Недавно я прочитала в книге: «она потеряла работу, денег оставалось ещё на пару месяцев, так что она не волновалась и читала в кофейне целыми днями».
В моем мире, если денег осталось на пару месяцев, нужно отложить весь отдых и срочно разобраться, как наладить постоянный доход (если, конечно, на это есть хотя бы минимальные силы). Включается механизм выживания. Читать в кофейне, когда нет работы? Немыслимо!
Перезакладываться и не доверять миру я научилась в детстве. За балконной дверью, когда мы закрывали ее на зиму (летом она обычно вихлялась полузакрытая для проветривания) обнаруживалась бесконечная колонна сахара — запасы коробок сахара-рафинада, сколько я себя помню, поднимались до потолка. Мы использовали сахар слишком медленно, чтобы запасы истончались, а сахар тем временем несколько желтел в коробках от времени и вызывал чувство вины.
Бабушка прошла через жуткие времена и запасала всё, до чего дотягивалась: порошок Лоск лежал в ванной на неизменных антресолях вплоть до двухтысячных, никак его нельзя было использовать до конца, он всегда оставался, как и сахар, как и хозяйственное мыло. Квартира ощущалась скорее складом, чем местом, где мы живем.
Пока что-то есть, нужно это откладывать, — звучал домашний мотив. — Ничем нельзя пользоваться в радость. Радость поступает от сильной экономии или от мудрой закупки оптовых запасов на предполагающийся черный день.
До сих пор я покупаю новую баночку шампуня, когда в предыдущей становится меньше половины. Недавно я записала себе в список дел «мусорные пакеты», и купила их… но когда пошла убрать в шкафчик-склад, нашла там две пачки, которые уже были запасены.
Когда я использую что-то, не закупив следующую пачку, меня накрывает хтонический ужас. Он оттуда, из детства, из девяностых, из семейных страхов, что всё закончится в продаже, деньги обесценятся и больше ничего не удастся купить. Придется всегда жить с тем, что к этому моменту удалось запасти.
Головой я понимаю, что ничего трагического в пакетах для мусора нет — это расходник, который легко восполнить, они не требуют горестных размышлений. Но механизм работает, как часы. Я продолжаю дуть на воду вслед за старшими поколениями моей семьи. И чувствую себя в безопасности, только если в шкафчике припасен новый тюбик зубной пасты. Один — я держу себя в руках. Но не ноль.

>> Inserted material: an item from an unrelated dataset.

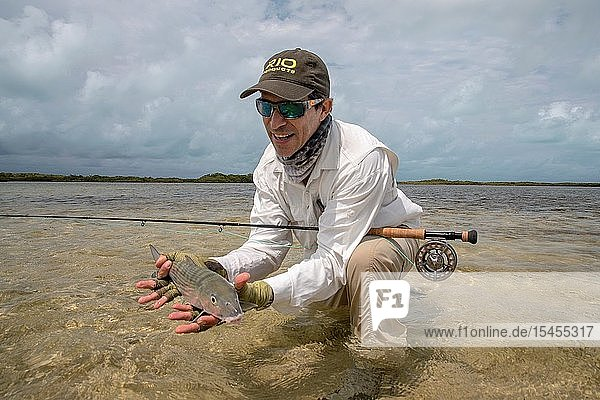 One fly fisherman holding Bonefish on the beach while is fishing in Los Roques National Park Venezuela.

Вся детская квартира состояла из запасов. Под кроватью стояли ящики с консервами. Мы начинали есть с тех банок, которые либо уже вздулись, либо где вот-вот подойдет срок годности — и никогда не добирались до новеньких, потому что нам не так уж часто требовалась тушенка… неудивительно, что черешню я до сих пор начинаю есть с самых неказистых ягод. Неудивительно, что на тушенку теперь я и смотреть не могу.
На антресолях были заросли скучных, одинаковых советских платьев, которые купили мне «на всякий случай» (один размер, один цвет, несколько экземпляров). Обычно я перерастала отложенное «на будущее» быстрее, чем мы вспоминали, что вот же было где-то подходящее платье (отдельная проблема была что-то найти на этих бесконечных складах под потолком).
У стен громоздились фальшивые шкафы, накрытые тряпочкой — старые почтовые ящики, стоящие на ящиках, а те снова на ящиках. Там тоже было всё самое полезное, что удачно запасли где-то в восьмидесятых и когда-нибудь это пригодится (нет).

Однажды в гости пришла редко бывавшая у нас и не очень вежливая женщина. «От всего этого хлама вам надо избавляться, дышать уже нечем», — сказала она. Больше её не приглашали.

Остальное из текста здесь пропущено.